| WHAT THE TASK ASKS |
Take down each entry exactly as written.

(begin)

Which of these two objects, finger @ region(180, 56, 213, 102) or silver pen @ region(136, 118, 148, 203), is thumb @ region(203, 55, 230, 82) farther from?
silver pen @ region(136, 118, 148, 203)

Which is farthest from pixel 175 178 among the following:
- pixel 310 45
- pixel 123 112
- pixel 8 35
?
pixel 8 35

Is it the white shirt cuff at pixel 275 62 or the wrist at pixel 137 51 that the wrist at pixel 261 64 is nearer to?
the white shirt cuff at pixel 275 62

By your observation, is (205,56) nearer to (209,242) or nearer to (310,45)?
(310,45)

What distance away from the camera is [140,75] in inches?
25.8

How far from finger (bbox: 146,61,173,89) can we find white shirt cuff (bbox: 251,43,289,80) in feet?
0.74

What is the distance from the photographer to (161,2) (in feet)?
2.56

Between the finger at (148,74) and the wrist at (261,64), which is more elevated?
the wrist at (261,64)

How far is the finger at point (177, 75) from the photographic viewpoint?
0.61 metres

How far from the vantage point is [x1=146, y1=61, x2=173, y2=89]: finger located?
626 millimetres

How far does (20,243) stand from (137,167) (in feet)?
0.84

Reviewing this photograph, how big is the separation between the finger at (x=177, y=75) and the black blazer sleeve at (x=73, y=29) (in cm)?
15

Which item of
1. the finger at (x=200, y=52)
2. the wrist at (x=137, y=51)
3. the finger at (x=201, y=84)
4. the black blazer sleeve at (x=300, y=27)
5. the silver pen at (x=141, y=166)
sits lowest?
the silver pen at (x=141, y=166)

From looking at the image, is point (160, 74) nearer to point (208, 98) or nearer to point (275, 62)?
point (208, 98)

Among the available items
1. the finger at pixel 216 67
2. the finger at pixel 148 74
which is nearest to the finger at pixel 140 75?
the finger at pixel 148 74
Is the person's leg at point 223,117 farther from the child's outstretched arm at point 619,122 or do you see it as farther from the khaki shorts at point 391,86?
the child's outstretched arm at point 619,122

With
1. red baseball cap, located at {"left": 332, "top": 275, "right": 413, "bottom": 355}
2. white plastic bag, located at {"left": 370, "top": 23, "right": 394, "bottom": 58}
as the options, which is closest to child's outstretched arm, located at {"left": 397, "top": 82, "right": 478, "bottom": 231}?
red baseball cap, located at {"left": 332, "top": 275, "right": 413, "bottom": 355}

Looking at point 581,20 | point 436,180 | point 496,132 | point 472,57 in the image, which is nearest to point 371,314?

(end)

| OUTPUT FOR THIS TASK |
Which of these two objects, finger @ region(180, 56, 213, 102) or silver pen @ region(136, 118, 148, 203), is thumb @ region(203, 55, 230, 82) farther from?
silver pen @ region(136, 118, 148, 203)

Which is farthest from pixel 175 178 among the following:
- pixel 310 45
- pixel 123 112
- pixel 8 35
?
pixel 8 35

Is it the white shirt cuff at pixel 275 62 or the wrist at pixel 137 51 that the wrist at pixel 261 64 is nearer to?
the white shirt cuff at pixel 275 62

By your observation, is (205,56) nearer to (209,242) or nearer to (310,45)?
(310,45)

What distance away from the camera is [140,75] in inches?
25.8

How far from finger (bbox: 146,61,173,89) can we find white shirt cuff (bbox: 251,43,289,80) in feet?
0.74

What is the distance from the photographer to (161,2) (in feet)?
2.56

Between the finger at (148,74) and the wrist at (261,64), which is more elevated?
the wrist at (261,64)

How far is the finger at point (177, 75) from the photographic viewpoint?
0.61 metres

How far from the vantage point is [x1=146, y1=61, x2=173, y2=89]: finger located?
626 millimetres

How far does (20,243) stand from (137,167) (in feet)?
0.84

Reviewing this photograph, how big is the separation between the finger at (x=177, y=75) and the black blazer sleeve at (x=73, y=29) (in cm)?
15

Which item of
1. the finger at (x=200, y=52)
2. the wrist at (x=137, y=51)
3. the finger at (x=201, y=84)
4. the black blazer sleeve at (x=300, y=27)
5. the silver pen at (x=141, y=166)
sits lowest?
the silver pen at (x=141, y=166)

From looking at the image, is point (160, 74) nearer to point (208, 98) or nearer to point (275, 62)?
point (208, 98)

Among the available items
1. the finger at pixel 216 67
2. the finger at pixel 148 74
which is nearest to the finger at pixel 140 75?
the finger at pixel 148 74
Is the person's leg at point 223,117 farther from the child's outstretched arm at point 619,122 or do you see it as farther from the khaki shorts at point 391,86?
the child's outstretched arm at point 619,122

With
1. red baseball cap, located at {"left": 332, "top": 275, "right": 413, "bottom": 355}
2. white plastic bag, located at {"left": 370, "top": 23, "right": 394, "bottom": 58}
as the options, which is closest to child's outstretched arm, located at {"left": 397, "top": 82, "right": 478, "bottom": 231}?
red baseball cap, located at {"left": 332, "top": 275, "right": 413, "bottom": 355}

Looking at point 581,20 | point 436,180 | point 496,132 | point 472,57 in the image, which is nearest to point 371,314?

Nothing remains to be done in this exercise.